§ **Exercises to complete**:
A – In the Mabuza-Suttle passage, reproduce the span between "As a former" and "perceptions about Africa.", inclusive, replacing "conferences" with "summits".
B – Check each statement against the Mabuza-Suttle passage and answer yes or no, quoting the deciding words: (i) Her father took the children on Sunday drives to see mansions in Houghton, Sandhurst and Northcliff. (ii) She wrote the book mainly for her students. (iii) She recently did a talk show with The Africa Channel.
C – Resume the Mabuza-Suttle passage after its final sentence and keep writing.

Mabuza-Suttle says we all have interesting, inspiring and informational stories to tell, and she encourages people to tell their stories. “That is the reason I wrote the book---for my children and grandchildren to know my legacy. If I leave it to someone else to write, they might miss the most important lessons I want to share.

“In this book I talk about the lessons of Ubuntu that I have been brought up with. These include growing from adversity, staying away from negativity, using affirmations to thrive, and more. So many young people ask me to mentor them. This book is about mentoring and inspiring future leaders. Living in the US, yet wanting to reach out to many young South Africans, I thought by putting the lessons in a book, I can help make a difference back home,” she says.

As a young girl living in Soweto, she says she used to envy people who came from overseas and gave her their business cards (“with all those alphabets in front and behind their names”). “I wanted to be like them and have those letters as well.” She says as a child, her father used to drive them around on Sundays to go and see the mansions of wealthy people in the suburbs of Houghton, Sandhurst and Northcliff.  “I used to tell my sister and brother that one day I would live in one of those mansions. They would remind me it was impossible in those dark days of apartheid. I used to dream about living in the US, studying there, teaching at a university or working at a major corporation. I have accomplished all those dreams and today I am living the American dream.

“I used to watch the Phil Donahue Show, later the Oprah Winfrey Show, and I admired Barbara Walters, the doyenne of American television. I wanted to do what they did. I then studied print and broadcast journalism and followed my passion. I am proud to have accomplished that dream and to have produced and hosted a talk show in South Africa and in America,” she says.  

As a former South African ambassador to the United States once told her, “The Felicia Show was a weekly mass counseling session for South Africans on how to reach out and forgive during our time of transition from apartheid.” Today, Mabuza-Suttle is continuing her mission of changing negative perceptions about South Africa abroad and impacting the lives of others, addressing major conferences and the youth.

Mabuza-Suttle is currently actively involved in conducting talks, inspiring young people to dream big and to live their dream. She also addresses conferences in the United States and South Africa and recently did a talk show with The Africa Channel aimed at changing negative perceptions about Africa.

§ **Recorded data**:
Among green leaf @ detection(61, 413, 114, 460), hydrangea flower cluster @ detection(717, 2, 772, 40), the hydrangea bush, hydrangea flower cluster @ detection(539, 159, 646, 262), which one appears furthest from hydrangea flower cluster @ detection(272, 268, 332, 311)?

§ **Expected outputs**:
A –
As a former South African ambassador to the United States once told her, “The Felicia Show was a weekly mass counseling session for South Africans on how to reach out and forgive during our time of transition from apartheid.” Today, Mabuza-Suttle is continuing her mission of changing negative perceptions about South Africa abroad and impacting the lives of others, addressing major summits and the youth.

Mabuza-Suttle is currently actively involved in conducting talks, inspiring young people to dream big and to live their dream. She also addresses summits in the United States and South Africa and recently did a talk show with The Africa Channel aimed at changing negative perceptions about Africa.

B –
(i) Yes: "her father used to drive them around on Sundays to go and see the mansions of wealthy people in the suburbs of Houghton, Sandhurst and Northcliff"
(ii) No: "for my children and grandchildren to know my legacy"
(iii) Yes: "recently did a talk show with The Africa Channel aimed at changing negative perceptions about Africa"

C –
Mabuza-Suttle says, following her success with The Felicia Show, her biggest challenge has been being away from a country she dearly loves and that while her head is in America, her heart continues to be in South Africa. She says there is so much to do with passion in South Africa, and so much to do for profit in America, but right now her life is all about purpose. “The author Robin Sharma says his father once told him: ‘Son, when you were born, you cried and the world rejoiced. Live your life in such a way that when you die, the world cries and you rejoice.’ That is how I strive to live my life,” Mabuza-Suttle says.

When asked to comment on the current state of affairs in South Africa, Mabuza-Suttle says, as she does not live in the country, she is not really in a position to make an educated and rational response to the present political and economic situation. She does however point out that during the transitional stages after apartheid, South Africans, black and white, young and old, had a platform to talk and create understanding. This, she says, needs to happen again--- we need to get South Africa talking.

Although many might not be aware of this, Mabuza-Suttle has achieved phenomenal success in her career as business woman and today is shareholder and founding member of Pamodzi Investment Holdings and Felicia Eyewear. She was also the creator of the Back O’ The Moon restaurant.

“Felicia Eyewear is one of the longest selling local brands in the country and in a number of African countries. Local is lekker, as we say in South Africa. I created Back O’ The Moon to encourage black and white to come dine and dance together. During apartheid we could not. My grandfather used to own a restaurant when we grew up in Sophiatown. It was my dream to own a restaurant one day. Thanks to the Krok brothers, who started Gold Reef Casino and encouraged me to open my restaurant, that dream was realised.

“I created Back O’ The Moon and brought in great operators (who were also partners). We employed over 60 people. Unfortunately, you cannot run a restaurant from 10 000 miles away. The restaurant is now owned by Tsogo Sun, who also owns the Gold Reef City Casino. I am proud to have been in a position to ensure that the new owners retained all 60 young people I initially employed. I am also proud that the Pamodzi Group was one of the pioneers in black business empowerment. The company has played a key role in empowering many of the disadvantaged,” she says.

Looking at what inspired her to venture into business, Mabuza-Suttle says that at the time she decided to enter the business game, there was talk around employment, affirmation and empowerment after the transition. At the time, she wanted to contribute towards alleviating unemployment and uplift others, as she believes that when you rise, you have to help raise others.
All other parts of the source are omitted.